O café é consumido diariamente em todo o mundo, e pesquisas anteriores associaram o consumo de café a um risco reduzido de doenças, incluindo diabetes tipo 2 e doenças cardiovasculares. Os cientistas ainda não compreendem completamente os processos biológicos que podem explicar estas conexões. Agora, uma nova investigação realizada na Finlândia mostra que o consumo regular de café está associado a uma composição corporal mais saudável, a marcadores metabólicos favoráveis e a padrões distintos relacionados com as hormonas sexuais em homens e mulheres.
Pesquisadores da Universidade de Oulu analisaram dados de 2.264 pessoas com 46 anos de idade que participaram da Coorte de Nascimentos do Norte da Finlândia de 1966. A equipe examinou como o consumo habitual de café dos participantes estava associado aos metabólitos circulantes, aos indicadores de risco cardiometabólico e aos níveis de hormônios sexuais.

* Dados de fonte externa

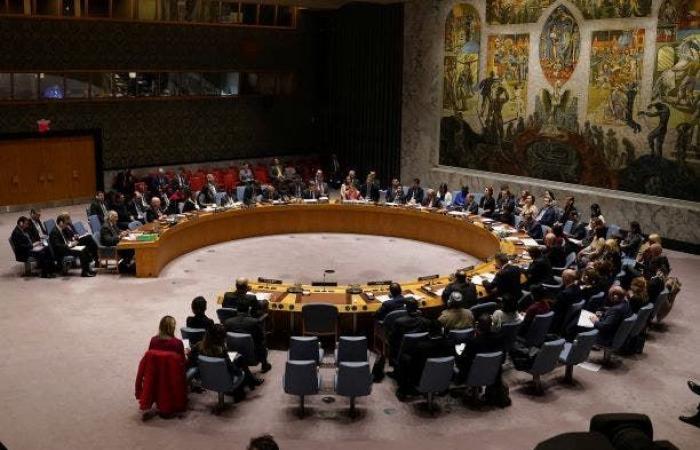 فوز الإمارات و4دول أخرى بمقاعد في مجلس الأمن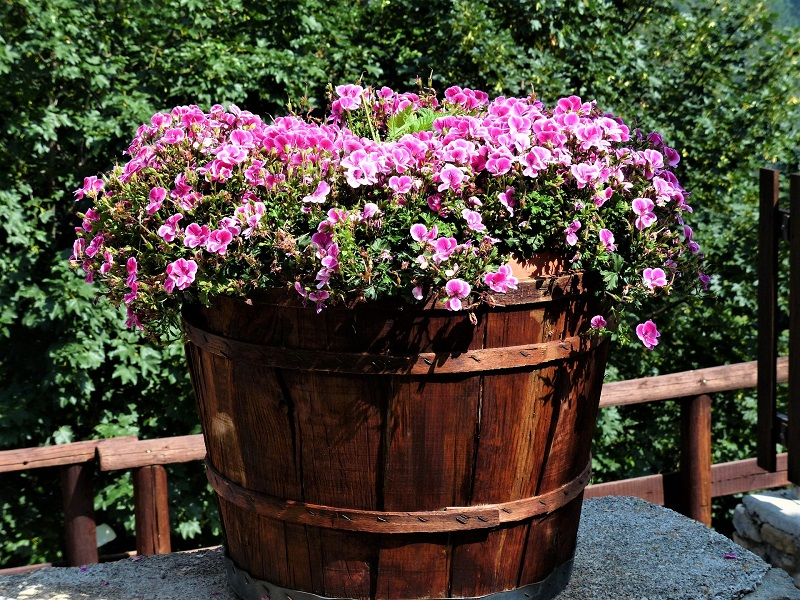 You need to ensure adequate drainage for your container plants.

Os bebedores de café tinham menos gordura e mais músculos
Pessoas que bebiam mais café tinham níveis mais baixos de gordura corporal total e gordura visceral, juntamente com mais massa muscular esquelética. Essas diferenças foram encontradas mesmo que os participantes que consumiam mais e menos café tivessem índices de massa corporal (IMC) semelhantes.

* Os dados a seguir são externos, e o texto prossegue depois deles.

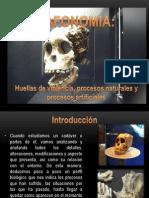 Tafonomia, Huellas de Violencia, Proc. Natur. y Artif.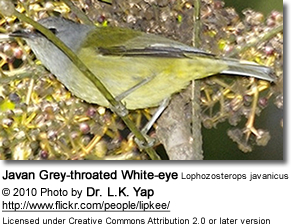 Javan Grey-throated White-eye (Lophozosterops javanicus)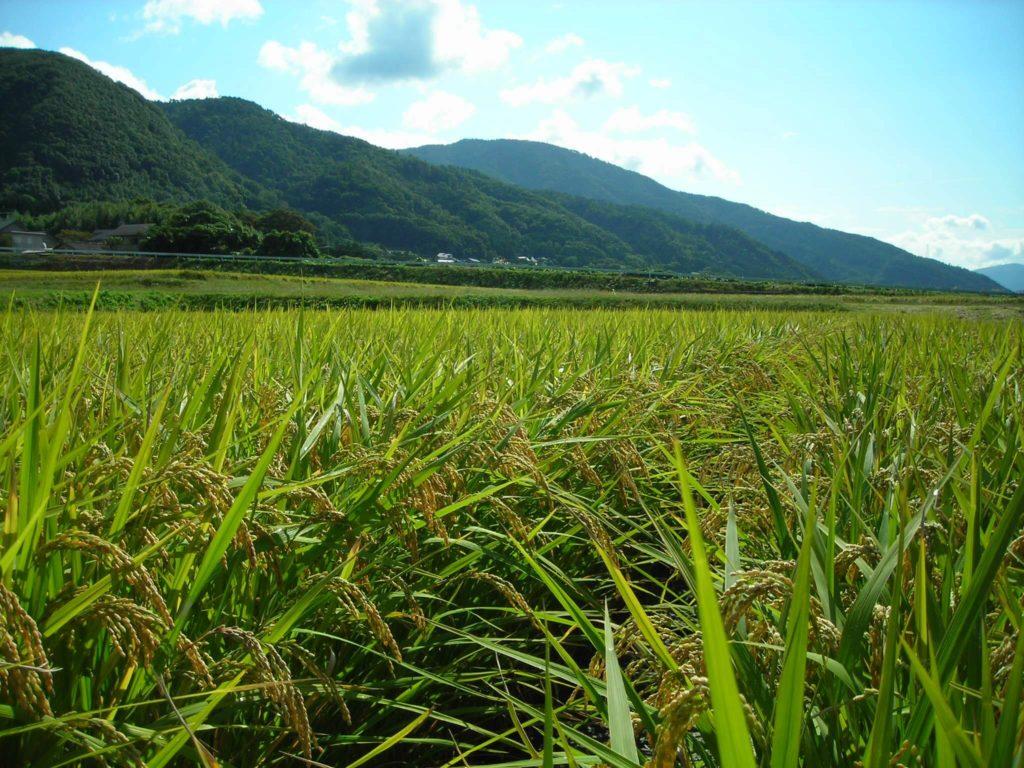 自然農法無農薬栽培田 出穂後の様子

O maior consumo de café também foi associado a concentrações mais baixas de aminoácidos de cadeia ramificada circulantes em homens e mulheres. Quando estes biomarcadores estão cronicamente elevados, já foram associados à resistência à insulina e a um maior risco de desenvolver diabetes tipo 2.
O consumo de café foi associado a diferentes padrões hormonais
Algumas das diferenças mais claras surgiram entre os homens. O maior consumo de café foi associado a um perfil de glicose-insulina mais favorável, níveis mais elevados de testosterona total e biodisponível e concentrações mais elevadas de globulina ligadora de hormônios sexuais (SHBG). No entanto, a testosterona livre e o índice de andrógenos livres foram relativamente mais baixos.
A correlação hormonal foi menor nas mulheres. O maior consumo de café foi associado principalmente ao aumento do SHBG e à redução dos níveis de andrógenos livres.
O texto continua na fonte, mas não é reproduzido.